RECORDS ▸
►

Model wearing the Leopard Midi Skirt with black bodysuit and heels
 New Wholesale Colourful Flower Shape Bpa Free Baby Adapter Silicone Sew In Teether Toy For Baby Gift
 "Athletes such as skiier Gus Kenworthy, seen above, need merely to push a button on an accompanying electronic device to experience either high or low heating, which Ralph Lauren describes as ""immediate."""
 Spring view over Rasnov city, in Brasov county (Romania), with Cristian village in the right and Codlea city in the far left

◄
►

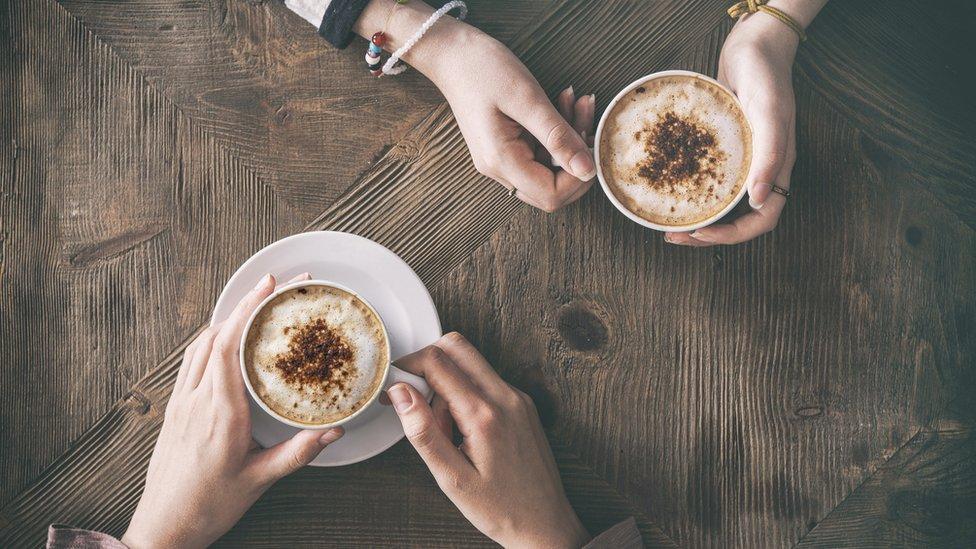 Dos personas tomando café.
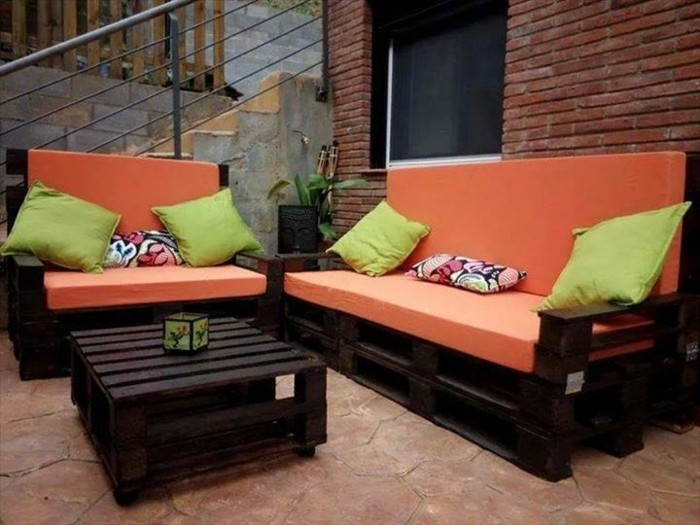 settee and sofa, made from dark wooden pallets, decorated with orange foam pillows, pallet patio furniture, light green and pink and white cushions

◄

EXERCISE DIRECTIONS ▸ Please copy the lines in the records above between the one holding "Model wearing the" and the one holding "Spring view over", inclusive, exactly and with no other line.

SOLUTION FOR THIS PROBLEM ▸
Model wearing the Leopard Midi Skirt with black bodysuit and heels
 New Wholesale Colourful Flower Shape Bpa Free Baby Adapter Silicone Sew In Teether Toy For Baby Gift
 "Athletes such as skiier Gus Kenworthy, seen above, need merely to push a button on an accompanying electronic device to experience either high or low heating, which Ralph Lauren describes as ""immediate."""
 Spring view over Rasnov city, in Brasov county (Romania), with Cristian village in the right and Codlea city in the far left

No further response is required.